** begin Recorded data **
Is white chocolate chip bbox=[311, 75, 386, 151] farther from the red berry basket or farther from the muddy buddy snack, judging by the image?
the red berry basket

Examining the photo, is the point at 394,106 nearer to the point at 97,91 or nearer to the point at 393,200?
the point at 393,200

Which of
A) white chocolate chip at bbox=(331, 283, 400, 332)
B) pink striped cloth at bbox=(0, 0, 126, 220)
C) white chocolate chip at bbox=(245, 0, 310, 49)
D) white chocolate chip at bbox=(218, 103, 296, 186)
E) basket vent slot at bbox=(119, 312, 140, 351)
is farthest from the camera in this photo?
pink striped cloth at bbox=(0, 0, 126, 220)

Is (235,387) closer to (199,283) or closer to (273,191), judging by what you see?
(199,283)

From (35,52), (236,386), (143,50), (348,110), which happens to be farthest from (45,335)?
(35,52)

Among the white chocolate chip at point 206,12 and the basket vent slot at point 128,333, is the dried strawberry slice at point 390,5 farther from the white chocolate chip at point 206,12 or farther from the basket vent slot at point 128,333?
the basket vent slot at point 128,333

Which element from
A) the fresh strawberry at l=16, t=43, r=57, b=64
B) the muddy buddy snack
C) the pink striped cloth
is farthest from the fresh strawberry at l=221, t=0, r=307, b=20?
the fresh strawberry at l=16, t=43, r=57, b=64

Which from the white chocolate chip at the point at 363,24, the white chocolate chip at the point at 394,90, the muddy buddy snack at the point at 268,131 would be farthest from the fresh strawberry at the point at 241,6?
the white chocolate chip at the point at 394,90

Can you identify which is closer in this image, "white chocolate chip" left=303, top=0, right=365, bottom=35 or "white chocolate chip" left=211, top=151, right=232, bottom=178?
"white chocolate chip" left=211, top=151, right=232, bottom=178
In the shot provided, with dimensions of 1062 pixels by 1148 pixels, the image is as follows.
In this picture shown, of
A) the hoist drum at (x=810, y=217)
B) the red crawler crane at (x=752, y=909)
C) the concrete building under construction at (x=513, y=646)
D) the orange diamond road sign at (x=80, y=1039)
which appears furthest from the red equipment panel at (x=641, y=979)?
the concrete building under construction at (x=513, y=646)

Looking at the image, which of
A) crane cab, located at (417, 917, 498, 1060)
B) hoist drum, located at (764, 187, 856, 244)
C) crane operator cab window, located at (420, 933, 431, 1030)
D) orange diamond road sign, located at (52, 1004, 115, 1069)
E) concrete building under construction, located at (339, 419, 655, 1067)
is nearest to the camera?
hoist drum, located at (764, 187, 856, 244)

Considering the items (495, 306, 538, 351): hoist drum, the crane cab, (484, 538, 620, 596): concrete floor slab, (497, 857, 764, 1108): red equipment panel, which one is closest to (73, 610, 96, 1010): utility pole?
** end Recorded data **
Could you transcribe the records in full, exactly?

Is white chocolate chip bbox=[311, 75, 386, 151] farther from the red berry basket or farther from the muddy buddy snack, judging by the image?
the red berry basket

Examining the photo, is the point at 394,106 nearer to the point at 97,91 or nearer to the point at 393,200?
the point at 393,200

Which of
A) white chocolate chip at bbox=(331, 283, 400, 332)
B) pink striped cloth at bbox=(0, 0, 126, 220)
C) white chocolate chip at bbox=(245, 0, 310, 49)
D) white chocolate chip at bbox=(218, 103, 296, 186)
E) basket vent slot at bbox=(119, 312, 140, 351)
is farthest from the camera in this photo?
pink striped cloth at bbox=(0, 0, 126, 220)

Is (235,387) closer to (199,283) or closer to (273,191), judging by what you see?
(199,283)

From (35,52), (236,386), (143,50), (348,110), which happens to be farthest from (45,335)?
(35,52)

Among the white chocolate chip at point 206,12 and the basket vent slot at point 128,333, is the dried strawberry slice at point 390,5 farther from the white chocolate chip at point 206,12 or farther from the basket vent slot at point 128,333?
the basket vent slot at point 128,333

Which element from
A) the fresh strawberry at l=16, t=43, r=57, b=64
B) the muddy buddy snack
C) the pink striped cloth
is farthest from the fresh strawberry at l=221, t=0, r=307, b=20?
the fresh strawberry at l=16, t=43, r=57, b=64

Which from the white chocolate chip at the point at 363,24, the white chocolate chip at the point at 394,90, the muddy buddy snack at the point at 268,131 would be farthest from the fresh strawberry at the point at 241,6?
the white chocolate chip at the point at 394,90

Can you identify which is closer in this image, "white chocolate chip" left=303, top=0, right=365, bottom=35 or "white chocolate chip" left=211, top=151, right=232, bottom=178?
"white chocolate chip" left=211, top=151, right=232, bottom=178
In the shot provided, with dimensions of 1062 pixels by 1148 pixels, the image is as follows.
In this picture shown, of
A) the hoist drum at (x=810, y=217)
B) the red crawler crane at (x=752, y=909)
C) the concrete building under construction at (x=513, y=646)
D) the orange diamond road sign at (x=80, y=1039)
which appears furthest from the red equipment panel at (x=641, y=979)?
the concrete building under construction at (x=513, y=646)

Looking at the image, which of
A) crane cab, located at (417, 917, 498, 1060)
B) hoist drum, located at (764, 187, 856, 244)
C) crane operator cab window, located at (420, 933, 431, 1030)
D) orange diamond road sign, located at (52, 1004, 115, 1069)
E) concrete building under construction, located at (339, 419, 655, 1067)
is nearest to the camera?
hoist drum, located at (764, 187, 856, 244)

Considering the items (495, 306, 538, 351): hoist drum, the crane cab, (484, 538, 620, 596): concrete floor slab, (497, 857, 764, 1108): red equipment panel, which one is closest to (73, 610, 96, 1010): utility pole?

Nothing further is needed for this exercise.